Los ojos de Stephen siguieron mis manos.

– Acláreme de nuevo que no estamos haciendo nada que comprometa la ética…

– No compromete la ética porque tan pronto como acabemos con esto, le sacudiremos el polvo y no quedará ni huella, chaval. Venga, resúmeme lo que te he pedido.

Al cabo de un segundo alzó los ojos y buscó los míos.

– No estoy seguro de qué forma hablar con usted acerca de este caso.

La camarera depositó mi café y los bocadillos en la mesa con bastante mala leche y se largó indignada a prepararse para su primer plano. Ambos la ignoramos.

– ¿Te refieres al hecho de que yo esté conectado con todo el mundo y con todo lo relacionado con él?

– Exactamente. No debe de ser fácil. Y no me gustaría empeorarlo.

Además tenía tacto. Cinco años más y el jodido chaval estaría dirigiendo el cuerpo.

– Agradezco tu preocupación, Stephen. Pero lo que necesito de ti en estos momentos no es sensibilidad, sino objetividad. Limítate a pensar que este caso no tiene nada que ver conmigo. Simplemente soy un desconocido que pasa por aquí y necesita que le hagan un breve resumen. ¿Crees que serás capaz de hacerlo?

Asintió.

– Sí. Creo que sí.

Me acomodé en la silla y me acerqué el plato del bocadillo.

– Estupendo. Sorpréndeme.

Stephen se tomó su tiempo, lo cual me pareció una buena estrategia: ahogó su bocadillo en kétchup y mayonesa, redispuso sus patatas fritas y se aseguró de ordenarse el pensamiento. Luego dijo:

– Bien. La teoría del detective Kennedy es la siguiente: Durante la tarde del 15 de diciembre de 1985, Francis Mackey y Rose Daly planean encontrarse al final de la calle de Faithful Place y fugarse juntos. La fuga llega a oídos del hermano de Mackey, Kevin…

– ¿Cómo?

No imaginaba a Imelda sincerándose con un adolescente de quince años.

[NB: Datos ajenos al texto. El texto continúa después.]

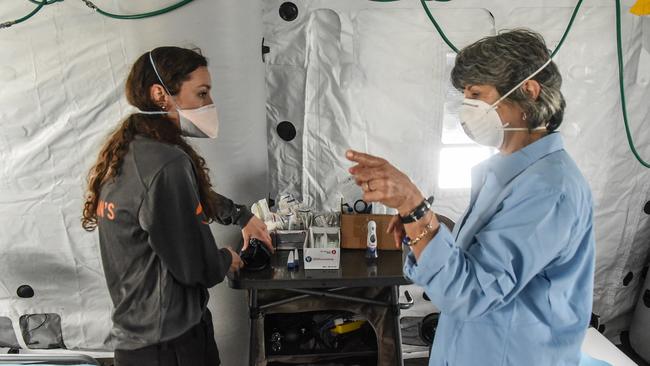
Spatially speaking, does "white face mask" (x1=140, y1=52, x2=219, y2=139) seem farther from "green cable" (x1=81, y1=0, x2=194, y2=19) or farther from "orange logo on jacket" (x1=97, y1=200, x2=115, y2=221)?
"green cable" (x1=81, y1=0, x2=194, y2=19)

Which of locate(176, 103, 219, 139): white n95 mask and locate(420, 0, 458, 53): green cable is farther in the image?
locate(420, 0, 458, 53): green cable

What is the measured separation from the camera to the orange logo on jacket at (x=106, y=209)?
1268 millimetres

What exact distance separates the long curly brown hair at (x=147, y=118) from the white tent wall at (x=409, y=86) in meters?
0.60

– Ese punto no está claro, pero es evidente que alguien la mató, y Kevin es quien mejor encaja. Ése es uno de los factores que respaldan la teoría del detective Kennedy. De acuerdo con todos los interrogados, Francis y Rose habían mantenido la fuga en el más estricto de los secretos; nadie tenía ni idea de lo que planeaban. Kevin, sin embargo, ostentaba una posición privilegiada: compartía habitación con Francis. Pudo haber visto algo.

Mandy había mantenido el pico cerrado.

– Digamos que esa opción está descartada. No había nada que ver en esa habitación.

Stephen se encogió de hombros.

– Yo procedo de la zona de North Wall. Diría que en Liberties la cosa funciona igual, o al menos funcionaba igual en el pasado: todo el mundo se conoce, todo el mundo habla y se entromete en los asuntos de los demás; los secretos no existen. Déjeme que le diga algo: me asombraría que nadie tuviera noticia de esa fuga. De verdad que me dejaría boquiabierto.

– De acuerdo. Dejemos esa parte en una nebulosa. ¿Y a continuación?

El hecho de concentrarse en resumirme el informe lo había relajado un poco; volvíamos a encontrarnos en su zona de seguridad.

– Kevin decide interceptar a Rose antes de que se encuentre con Francis. Quizá queda con ella en verse o quizá sabe qué ella necesitará recoger esa maleta. Sea como fuere, se encuentran, probablemente en algún punto de la casa número dieciséis de Faithful Place. Empiezan a discutir, él pierde los nervios, la agarra por el cuello y le sacude la cabeza contra la pared. A juzgar por la opinión de Cooper, todo habría sucedido muy rápidamente, en cuestión de segundos. Cuando Kevin recobra la cordura, es demasiado tarde.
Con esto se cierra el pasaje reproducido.